The LTA does not limit how much people can pay into a pension and claim tax relief. The annual allowance does that. Reeves could reduce that which would be a blow but at least would be simple, clear and easy to understand.

The pensions lifetime allowance was a tax on successful investing. A punishment for doing what successive governments have been urging Brits to do for decades.

Worse, nobody knew if they would pay. A stock market spike just before retirement could push savers above the LTA threshold, at which point HMRC filled its boots at their expense.

As the General Election loomed, Labour went strangely quiet on the lifetime allowance.
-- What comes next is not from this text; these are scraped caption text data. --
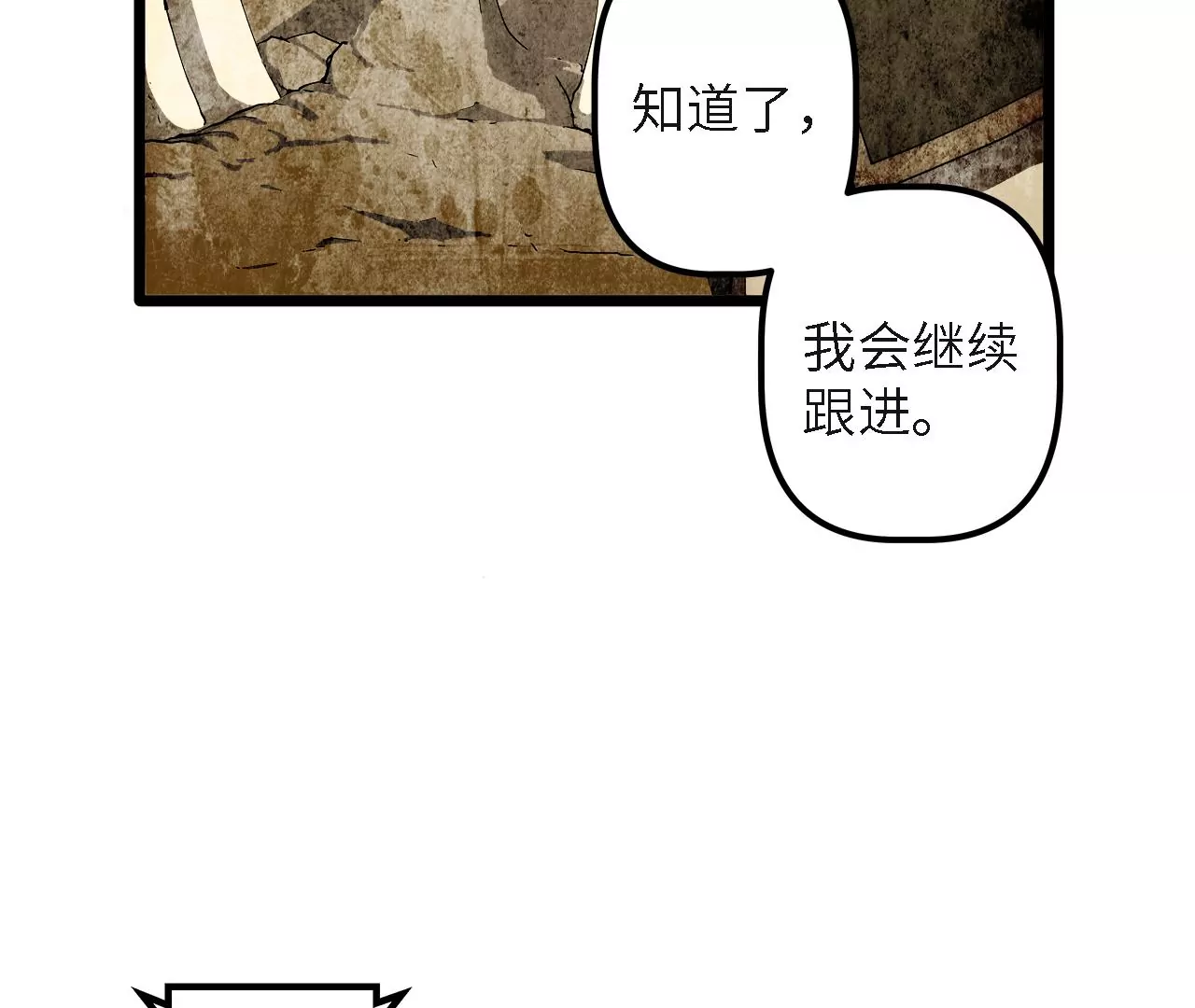 第31话：押送任务(1/2)-第33话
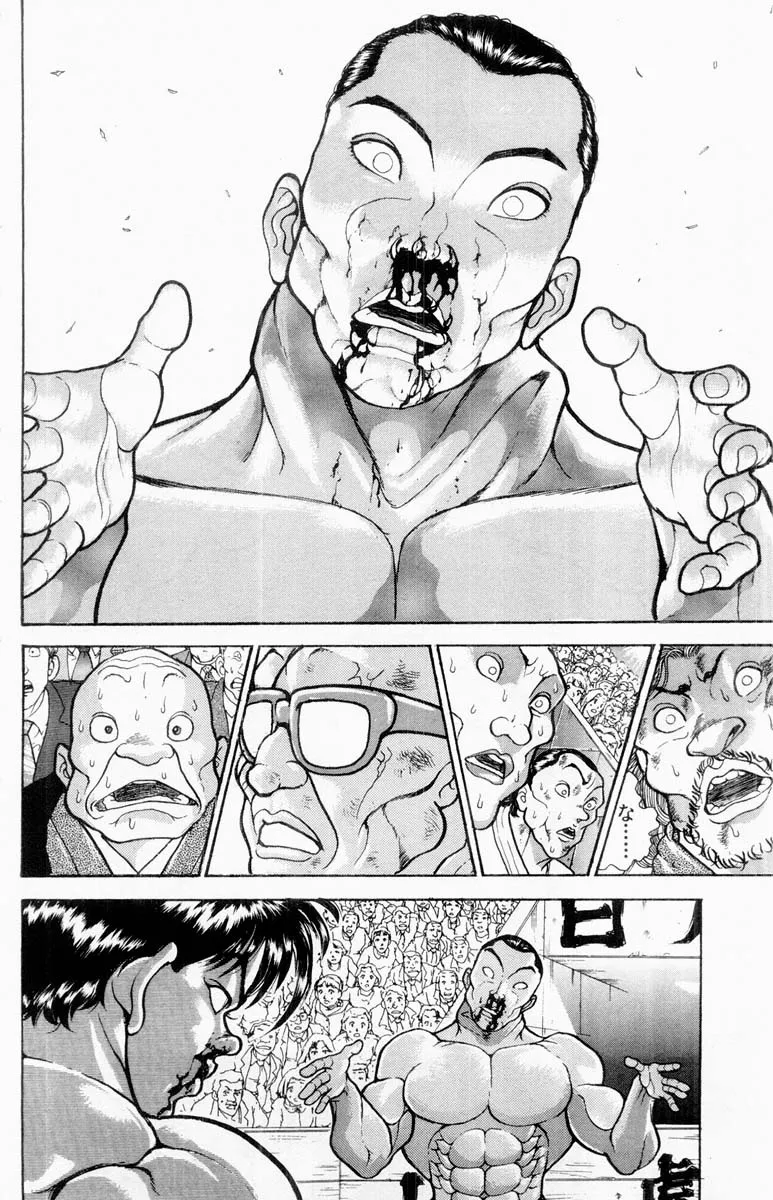 Grappler Baki - Page 10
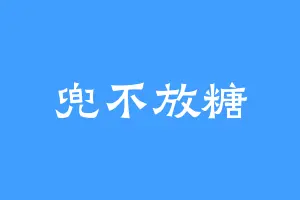 兜不放糖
Now we know why. It was having a rethink.

Nothing wrong with that, if you ask me. Not if you come to the right decision as a result.

There was no point tinkering with a bad tax, say, by hiking the lifetime allowance to £2million as some suggested.

It had to go.

And incredibly, it has.

I’d never have come anywhere near hitting the LTA myself, sadly. I just saw it as a bad tax that created yet another layer of pensions complexity and uncertainty.

If the FT is right, the LTA is dead. I don’t need to write about it ever again.

I said that in March 2022, but spoke too soon. Fingers crossed this really is the end.

But with Labour lining up a fiscal onslaught if it wins in July they’ll be plenty more pensions taxes to worry about.